Las infecciones orales también te pueden incluso producir problemas cardíacos o de otros órganos vitales. Un ejemplo de esto es la endocarditis bacteriana, una infección que afecta al corazón y a sus válvulas.

También algunos problemas digestivos pueden ser causados por una mala higiene oral. Como bien sabes, el proceso de la digestión empieza en la boca. Por lo tanto, los problemas bucales como la infección pueden producirte insuficiencia intestinal y colon irritable, así como otros trastornos de este aparato.

Existe, además, una estrecha relación entre enfermedad de las encías y otras complicaciones de la salud como el derrame cerebral. Las mujeres con problemas bucales importantes son más propensas a embarazos prematuros e incluso nacimientos de bebés con peso inferior al habitual.

Otras investigaciones apuntan a que la mayoría de las enfermedades sistémicas, aquellas en que están comprometidos gran parte de los órganos vitales, tienen manifestaciones orales como inflamación de las encías, boca seca e incluso úlceras bucales.

Cómo cuidar tus dientes y encías

Lo primero que debes hacer es acudir a tu odontólogo para realizarte revisiones periódicas. Es imprescindible para detectar posibles enfermedades bucodentales de forma prematura y ponerles solución antes de que el daño sea mayor.

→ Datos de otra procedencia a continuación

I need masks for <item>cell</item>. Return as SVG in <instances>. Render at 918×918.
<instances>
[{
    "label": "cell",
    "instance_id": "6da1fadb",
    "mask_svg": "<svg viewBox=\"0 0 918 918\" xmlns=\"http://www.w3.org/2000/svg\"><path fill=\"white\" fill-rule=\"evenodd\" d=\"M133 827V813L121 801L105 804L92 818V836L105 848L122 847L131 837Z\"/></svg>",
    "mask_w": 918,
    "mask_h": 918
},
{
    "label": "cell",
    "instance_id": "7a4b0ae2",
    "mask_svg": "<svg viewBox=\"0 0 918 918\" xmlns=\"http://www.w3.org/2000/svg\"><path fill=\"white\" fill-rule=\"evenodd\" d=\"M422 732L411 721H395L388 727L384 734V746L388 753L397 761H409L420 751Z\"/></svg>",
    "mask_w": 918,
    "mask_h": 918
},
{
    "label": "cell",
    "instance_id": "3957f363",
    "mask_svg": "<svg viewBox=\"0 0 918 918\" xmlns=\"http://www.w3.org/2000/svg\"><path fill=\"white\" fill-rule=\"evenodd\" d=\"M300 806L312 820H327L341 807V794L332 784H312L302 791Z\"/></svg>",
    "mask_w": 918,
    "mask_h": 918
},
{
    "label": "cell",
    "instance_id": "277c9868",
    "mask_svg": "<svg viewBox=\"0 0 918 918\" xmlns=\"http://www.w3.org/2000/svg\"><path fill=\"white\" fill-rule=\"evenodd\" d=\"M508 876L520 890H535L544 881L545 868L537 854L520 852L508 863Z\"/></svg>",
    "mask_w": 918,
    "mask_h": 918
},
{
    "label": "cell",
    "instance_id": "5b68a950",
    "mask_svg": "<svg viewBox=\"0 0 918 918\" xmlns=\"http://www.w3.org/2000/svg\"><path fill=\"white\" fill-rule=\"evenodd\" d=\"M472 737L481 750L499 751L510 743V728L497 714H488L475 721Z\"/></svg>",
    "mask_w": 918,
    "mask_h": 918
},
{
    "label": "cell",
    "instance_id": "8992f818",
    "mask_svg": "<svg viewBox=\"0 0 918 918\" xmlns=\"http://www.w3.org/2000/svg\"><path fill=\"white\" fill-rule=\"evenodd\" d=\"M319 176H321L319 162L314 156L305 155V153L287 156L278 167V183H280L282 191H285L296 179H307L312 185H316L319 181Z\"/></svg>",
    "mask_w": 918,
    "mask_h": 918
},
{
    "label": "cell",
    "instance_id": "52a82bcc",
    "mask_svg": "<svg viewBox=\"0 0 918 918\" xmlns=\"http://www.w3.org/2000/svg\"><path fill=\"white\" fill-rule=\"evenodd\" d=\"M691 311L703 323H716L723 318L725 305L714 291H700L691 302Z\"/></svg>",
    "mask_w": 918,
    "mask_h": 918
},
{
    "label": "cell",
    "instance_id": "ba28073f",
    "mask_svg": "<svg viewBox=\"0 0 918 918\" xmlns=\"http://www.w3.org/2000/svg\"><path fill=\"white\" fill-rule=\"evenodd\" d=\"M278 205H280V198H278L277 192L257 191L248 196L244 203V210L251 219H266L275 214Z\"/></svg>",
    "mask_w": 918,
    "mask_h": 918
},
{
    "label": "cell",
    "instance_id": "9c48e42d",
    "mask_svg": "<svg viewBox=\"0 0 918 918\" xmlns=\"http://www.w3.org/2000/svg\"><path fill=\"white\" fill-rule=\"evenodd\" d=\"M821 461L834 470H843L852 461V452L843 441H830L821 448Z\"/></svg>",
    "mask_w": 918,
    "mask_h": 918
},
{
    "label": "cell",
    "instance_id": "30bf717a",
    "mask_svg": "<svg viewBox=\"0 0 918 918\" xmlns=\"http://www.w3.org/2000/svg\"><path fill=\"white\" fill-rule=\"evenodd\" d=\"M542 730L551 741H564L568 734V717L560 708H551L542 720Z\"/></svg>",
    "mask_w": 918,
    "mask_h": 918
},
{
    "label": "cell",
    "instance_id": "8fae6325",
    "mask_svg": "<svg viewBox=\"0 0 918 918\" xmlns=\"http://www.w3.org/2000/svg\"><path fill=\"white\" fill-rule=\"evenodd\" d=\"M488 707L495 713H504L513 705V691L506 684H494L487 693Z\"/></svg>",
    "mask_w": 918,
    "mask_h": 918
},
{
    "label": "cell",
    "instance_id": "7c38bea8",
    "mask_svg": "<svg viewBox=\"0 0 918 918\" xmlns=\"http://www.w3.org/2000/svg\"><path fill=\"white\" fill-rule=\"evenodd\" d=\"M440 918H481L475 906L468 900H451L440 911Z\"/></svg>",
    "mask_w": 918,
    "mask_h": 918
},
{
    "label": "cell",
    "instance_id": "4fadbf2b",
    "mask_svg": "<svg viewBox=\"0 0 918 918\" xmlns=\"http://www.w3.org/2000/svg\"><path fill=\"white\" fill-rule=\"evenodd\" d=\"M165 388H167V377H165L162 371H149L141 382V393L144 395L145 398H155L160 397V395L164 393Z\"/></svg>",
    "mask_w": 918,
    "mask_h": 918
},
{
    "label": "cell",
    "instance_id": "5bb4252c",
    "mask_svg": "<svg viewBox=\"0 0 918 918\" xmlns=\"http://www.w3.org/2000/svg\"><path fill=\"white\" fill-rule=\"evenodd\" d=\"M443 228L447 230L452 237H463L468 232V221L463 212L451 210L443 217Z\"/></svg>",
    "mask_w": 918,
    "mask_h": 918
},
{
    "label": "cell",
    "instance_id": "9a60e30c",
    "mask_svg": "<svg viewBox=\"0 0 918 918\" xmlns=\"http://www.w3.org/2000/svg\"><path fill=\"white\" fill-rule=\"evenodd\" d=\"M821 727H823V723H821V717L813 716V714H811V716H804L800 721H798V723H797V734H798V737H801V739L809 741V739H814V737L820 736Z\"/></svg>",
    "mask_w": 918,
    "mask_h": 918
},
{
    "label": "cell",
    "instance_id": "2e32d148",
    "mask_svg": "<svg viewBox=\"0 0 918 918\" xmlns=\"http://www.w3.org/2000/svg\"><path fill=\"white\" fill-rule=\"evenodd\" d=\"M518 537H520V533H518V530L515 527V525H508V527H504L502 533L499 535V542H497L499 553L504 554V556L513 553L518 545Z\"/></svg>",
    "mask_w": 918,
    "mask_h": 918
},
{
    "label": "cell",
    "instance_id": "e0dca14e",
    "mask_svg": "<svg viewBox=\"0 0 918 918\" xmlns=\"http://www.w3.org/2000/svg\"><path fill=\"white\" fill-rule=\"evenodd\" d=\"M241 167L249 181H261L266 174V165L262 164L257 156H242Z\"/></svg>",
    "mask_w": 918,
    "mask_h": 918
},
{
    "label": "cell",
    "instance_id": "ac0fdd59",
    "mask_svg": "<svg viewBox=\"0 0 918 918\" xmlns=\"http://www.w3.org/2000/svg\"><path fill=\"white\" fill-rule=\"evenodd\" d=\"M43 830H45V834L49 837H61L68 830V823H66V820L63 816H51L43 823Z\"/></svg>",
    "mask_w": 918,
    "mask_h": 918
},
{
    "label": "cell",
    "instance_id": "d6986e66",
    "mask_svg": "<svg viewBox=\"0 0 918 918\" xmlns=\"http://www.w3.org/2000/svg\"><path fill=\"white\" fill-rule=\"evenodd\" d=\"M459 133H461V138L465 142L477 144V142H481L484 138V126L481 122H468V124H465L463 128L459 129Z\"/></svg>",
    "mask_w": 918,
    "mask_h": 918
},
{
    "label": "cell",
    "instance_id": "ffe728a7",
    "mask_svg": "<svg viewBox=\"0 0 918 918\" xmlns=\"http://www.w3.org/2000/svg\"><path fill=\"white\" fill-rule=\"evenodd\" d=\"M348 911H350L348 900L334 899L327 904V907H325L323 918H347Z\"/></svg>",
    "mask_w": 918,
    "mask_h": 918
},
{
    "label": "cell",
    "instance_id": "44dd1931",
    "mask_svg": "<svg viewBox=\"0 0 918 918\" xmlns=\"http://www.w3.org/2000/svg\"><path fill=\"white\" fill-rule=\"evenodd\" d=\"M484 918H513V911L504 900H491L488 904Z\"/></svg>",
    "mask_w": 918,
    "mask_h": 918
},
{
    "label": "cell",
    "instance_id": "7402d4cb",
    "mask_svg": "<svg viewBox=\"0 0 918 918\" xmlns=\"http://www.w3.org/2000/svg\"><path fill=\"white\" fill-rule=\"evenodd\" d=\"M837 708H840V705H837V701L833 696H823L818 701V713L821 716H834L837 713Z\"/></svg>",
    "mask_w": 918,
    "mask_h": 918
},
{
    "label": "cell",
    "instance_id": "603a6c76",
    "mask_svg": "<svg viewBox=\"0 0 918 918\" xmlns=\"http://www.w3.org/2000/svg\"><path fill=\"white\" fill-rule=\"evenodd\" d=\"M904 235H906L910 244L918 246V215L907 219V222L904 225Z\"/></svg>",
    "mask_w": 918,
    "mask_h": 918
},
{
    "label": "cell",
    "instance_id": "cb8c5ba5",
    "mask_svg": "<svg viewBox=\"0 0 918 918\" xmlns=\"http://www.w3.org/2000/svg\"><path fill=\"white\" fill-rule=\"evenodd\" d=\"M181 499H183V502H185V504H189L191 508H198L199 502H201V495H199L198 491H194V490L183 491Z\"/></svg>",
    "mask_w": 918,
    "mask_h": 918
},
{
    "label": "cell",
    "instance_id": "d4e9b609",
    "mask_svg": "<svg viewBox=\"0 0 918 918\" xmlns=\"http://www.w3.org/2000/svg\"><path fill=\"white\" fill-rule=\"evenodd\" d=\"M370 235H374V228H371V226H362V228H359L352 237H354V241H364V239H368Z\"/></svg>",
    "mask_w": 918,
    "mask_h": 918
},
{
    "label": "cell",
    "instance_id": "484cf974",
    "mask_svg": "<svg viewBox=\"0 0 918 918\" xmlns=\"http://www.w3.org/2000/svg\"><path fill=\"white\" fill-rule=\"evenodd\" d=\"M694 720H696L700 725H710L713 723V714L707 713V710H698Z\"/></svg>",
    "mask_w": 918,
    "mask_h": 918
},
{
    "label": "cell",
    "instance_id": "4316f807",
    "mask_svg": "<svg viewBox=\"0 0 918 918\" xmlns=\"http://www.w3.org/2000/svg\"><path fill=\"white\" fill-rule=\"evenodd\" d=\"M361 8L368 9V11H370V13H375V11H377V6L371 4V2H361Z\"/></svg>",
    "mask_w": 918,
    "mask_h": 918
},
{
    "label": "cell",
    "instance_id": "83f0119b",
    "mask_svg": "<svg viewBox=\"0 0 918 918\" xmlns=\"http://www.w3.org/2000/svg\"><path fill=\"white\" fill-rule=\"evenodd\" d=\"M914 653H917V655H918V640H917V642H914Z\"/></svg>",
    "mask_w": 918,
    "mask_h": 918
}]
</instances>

Un buen cepillado utilizando el procedimiento adecuado permitirá que tu boca se mantenga sana. Para ello tendrás que cepillarte al menos dos veces al día. Lo ideal seria al levantarte, al acostarte y tras cada comida. Lo importante es cepillar diente por diente, y de la parte superior a la inferior, por todas las caras y durante unos tres minutos.

Es muy útil hacer uso del hilo dental por lo menos una vez al día. De este modo eliminarás cualquier fibra o residuo que se haya podido haber quedado entre los dientes tras el cepillado.

El enjuague bucal también es para uso diario. Con una vez al día será suficiente. Así vas a mantener un aliento fresco y saludable durante toda la jornada. Además, ayudarás a eliminar la placa bacteriana.

La dieta también es muy importante. Con una dieta saludable, tus dientes tendrán todos los nutrientes que necesitan para mantenerse sanos, fuertes y prevenir posibles enfermedades.

Evita el consumo de alcohol o tabaco. Tu salud se verá beneficiada en todos los aspectos y evitarás enfermedades como el cáncer oral.

Tanto la mirada como la sonrisa son dos de los aspectos que primero percibimos en una persona. A través de ellas comunicamos a los demás nuestro estado de ánimo y manifestamos nuestra salud. De ahí la importancia de mantener unos dientes y unas encías sanas y cuidadas.